- **Input records**
· · · · ·

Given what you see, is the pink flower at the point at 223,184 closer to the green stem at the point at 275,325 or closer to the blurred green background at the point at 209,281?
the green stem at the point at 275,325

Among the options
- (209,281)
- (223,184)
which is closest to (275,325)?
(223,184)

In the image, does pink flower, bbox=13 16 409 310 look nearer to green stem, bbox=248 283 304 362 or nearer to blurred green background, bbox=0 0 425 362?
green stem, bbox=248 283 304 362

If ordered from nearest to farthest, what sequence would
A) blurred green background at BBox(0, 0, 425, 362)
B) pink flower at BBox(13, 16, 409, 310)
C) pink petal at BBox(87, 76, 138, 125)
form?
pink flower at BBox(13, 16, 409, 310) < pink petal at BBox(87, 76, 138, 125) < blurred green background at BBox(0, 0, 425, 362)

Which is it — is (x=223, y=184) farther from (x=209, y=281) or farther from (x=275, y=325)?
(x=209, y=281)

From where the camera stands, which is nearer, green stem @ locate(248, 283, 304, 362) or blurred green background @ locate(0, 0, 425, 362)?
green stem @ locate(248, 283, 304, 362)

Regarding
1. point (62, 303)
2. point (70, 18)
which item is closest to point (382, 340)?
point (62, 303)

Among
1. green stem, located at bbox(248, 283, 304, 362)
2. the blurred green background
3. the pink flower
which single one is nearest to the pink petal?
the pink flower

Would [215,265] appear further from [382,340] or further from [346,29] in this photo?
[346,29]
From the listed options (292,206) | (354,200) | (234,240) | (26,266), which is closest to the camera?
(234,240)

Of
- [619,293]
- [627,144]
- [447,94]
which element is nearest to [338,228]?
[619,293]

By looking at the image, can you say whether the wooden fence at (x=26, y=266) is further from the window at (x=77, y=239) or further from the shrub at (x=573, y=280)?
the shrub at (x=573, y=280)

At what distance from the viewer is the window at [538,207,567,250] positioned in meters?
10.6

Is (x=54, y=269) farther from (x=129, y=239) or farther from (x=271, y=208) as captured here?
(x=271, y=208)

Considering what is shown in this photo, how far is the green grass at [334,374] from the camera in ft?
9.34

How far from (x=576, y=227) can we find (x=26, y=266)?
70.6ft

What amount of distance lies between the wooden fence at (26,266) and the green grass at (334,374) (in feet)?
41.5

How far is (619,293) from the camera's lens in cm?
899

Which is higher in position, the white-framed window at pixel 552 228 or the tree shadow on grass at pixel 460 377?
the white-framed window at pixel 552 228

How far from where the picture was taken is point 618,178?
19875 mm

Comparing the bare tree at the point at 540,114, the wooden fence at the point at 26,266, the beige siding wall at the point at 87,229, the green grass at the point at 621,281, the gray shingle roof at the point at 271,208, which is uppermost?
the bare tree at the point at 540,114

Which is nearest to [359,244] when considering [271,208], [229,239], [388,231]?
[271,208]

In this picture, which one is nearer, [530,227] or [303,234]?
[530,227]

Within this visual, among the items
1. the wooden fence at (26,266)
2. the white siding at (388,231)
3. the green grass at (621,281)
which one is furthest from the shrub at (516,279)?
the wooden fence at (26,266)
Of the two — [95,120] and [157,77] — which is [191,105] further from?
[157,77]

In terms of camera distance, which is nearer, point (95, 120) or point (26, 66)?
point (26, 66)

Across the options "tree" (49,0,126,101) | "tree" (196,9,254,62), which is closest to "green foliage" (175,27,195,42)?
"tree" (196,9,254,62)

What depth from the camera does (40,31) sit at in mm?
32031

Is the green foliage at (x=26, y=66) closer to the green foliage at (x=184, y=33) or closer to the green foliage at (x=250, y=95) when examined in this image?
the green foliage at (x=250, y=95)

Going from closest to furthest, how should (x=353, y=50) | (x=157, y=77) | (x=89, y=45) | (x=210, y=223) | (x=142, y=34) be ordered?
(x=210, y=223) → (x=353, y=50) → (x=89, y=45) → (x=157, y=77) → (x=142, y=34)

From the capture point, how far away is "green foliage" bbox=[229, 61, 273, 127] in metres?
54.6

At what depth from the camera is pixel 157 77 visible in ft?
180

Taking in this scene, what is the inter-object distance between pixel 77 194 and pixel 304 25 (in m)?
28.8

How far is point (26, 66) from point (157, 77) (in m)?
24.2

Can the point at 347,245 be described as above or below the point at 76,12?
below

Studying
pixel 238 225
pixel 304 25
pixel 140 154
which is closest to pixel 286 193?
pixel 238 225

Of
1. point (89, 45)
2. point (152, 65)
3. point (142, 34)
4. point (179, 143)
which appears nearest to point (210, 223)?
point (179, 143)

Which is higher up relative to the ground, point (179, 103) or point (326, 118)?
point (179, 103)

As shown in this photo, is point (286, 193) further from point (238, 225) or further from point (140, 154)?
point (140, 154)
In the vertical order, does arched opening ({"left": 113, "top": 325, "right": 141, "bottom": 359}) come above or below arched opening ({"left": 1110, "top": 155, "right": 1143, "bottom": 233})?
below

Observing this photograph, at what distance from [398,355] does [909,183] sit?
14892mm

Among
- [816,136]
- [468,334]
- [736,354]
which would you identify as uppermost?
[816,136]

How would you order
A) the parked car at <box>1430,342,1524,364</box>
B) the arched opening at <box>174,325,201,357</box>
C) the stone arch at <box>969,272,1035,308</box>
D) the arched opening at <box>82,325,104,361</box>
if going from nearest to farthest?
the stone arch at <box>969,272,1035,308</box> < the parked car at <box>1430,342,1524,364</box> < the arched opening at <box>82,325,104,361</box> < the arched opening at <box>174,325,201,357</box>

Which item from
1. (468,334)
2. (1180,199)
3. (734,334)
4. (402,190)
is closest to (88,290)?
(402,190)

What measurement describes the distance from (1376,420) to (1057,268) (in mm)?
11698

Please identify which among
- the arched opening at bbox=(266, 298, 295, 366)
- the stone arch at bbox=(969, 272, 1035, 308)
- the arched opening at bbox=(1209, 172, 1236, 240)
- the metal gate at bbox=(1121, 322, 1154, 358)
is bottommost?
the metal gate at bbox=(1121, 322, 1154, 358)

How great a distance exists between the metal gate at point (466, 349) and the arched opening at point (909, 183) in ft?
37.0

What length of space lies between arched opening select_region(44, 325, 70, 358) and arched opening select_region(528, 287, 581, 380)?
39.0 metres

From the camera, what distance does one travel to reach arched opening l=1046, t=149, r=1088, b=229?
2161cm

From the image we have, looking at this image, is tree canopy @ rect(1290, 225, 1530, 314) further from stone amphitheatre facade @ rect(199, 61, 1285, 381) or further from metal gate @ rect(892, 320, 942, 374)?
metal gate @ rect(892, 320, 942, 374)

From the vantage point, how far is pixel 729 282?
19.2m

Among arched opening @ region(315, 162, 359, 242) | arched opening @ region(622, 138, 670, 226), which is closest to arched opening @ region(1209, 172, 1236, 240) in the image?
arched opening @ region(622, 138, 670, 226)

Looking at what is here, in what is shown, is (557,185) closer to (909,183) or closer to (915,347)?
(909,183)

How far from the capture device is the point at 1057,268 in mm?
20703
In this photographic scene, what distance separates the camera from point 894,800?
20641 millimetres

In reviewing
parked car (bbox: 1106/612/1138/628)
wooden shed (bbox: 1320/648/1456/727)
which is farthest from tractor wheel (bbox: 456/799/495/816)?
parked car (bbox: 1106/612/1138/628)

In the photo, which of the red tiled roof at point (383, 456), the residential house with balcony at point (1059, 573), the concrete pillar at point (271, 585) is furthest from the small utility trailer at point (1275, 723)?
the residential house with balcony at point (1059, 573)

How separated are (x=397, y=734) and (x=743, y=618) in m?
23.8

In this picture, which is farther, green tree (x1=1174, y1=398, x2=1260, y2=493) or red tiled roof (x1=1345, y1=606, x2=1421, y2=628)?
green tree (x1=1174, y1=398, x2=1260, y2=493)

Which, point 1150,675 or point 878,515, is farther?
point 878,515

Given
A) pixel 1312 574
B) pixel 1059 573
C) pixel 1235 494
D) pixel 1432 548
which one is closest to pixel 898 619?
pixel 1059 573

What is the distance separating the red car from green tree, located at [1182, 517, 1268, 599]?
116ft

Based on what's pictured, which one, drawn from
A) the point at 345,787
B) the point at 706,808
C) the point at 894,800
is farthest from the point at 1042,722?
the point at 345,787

· · · · ·

- **What you need to do**
Every line from the one containing "Which, point 1150,675" through the last line of the entries must be written out verbatim, and no other line.

- **Result**
Which, point 1150,675 or point 878,515, is farther?
point 878,515

Given
A) pixel 1312 574
B) pixel 1059 573
C) pixel 1235 494
D) pixel 1432 548
which one is closest to pixel 898 619?
pixel 1059 573

What is the distance separating the red car from green tree, located at [1182, 517, 1268, 599]?
116ft

Based on what's pictured, which one, drawn from
A) the point at 345,787
B) the point at 706,808
C) the point at 894,800
is farthest from the point at 1042,722?
the point at 345,787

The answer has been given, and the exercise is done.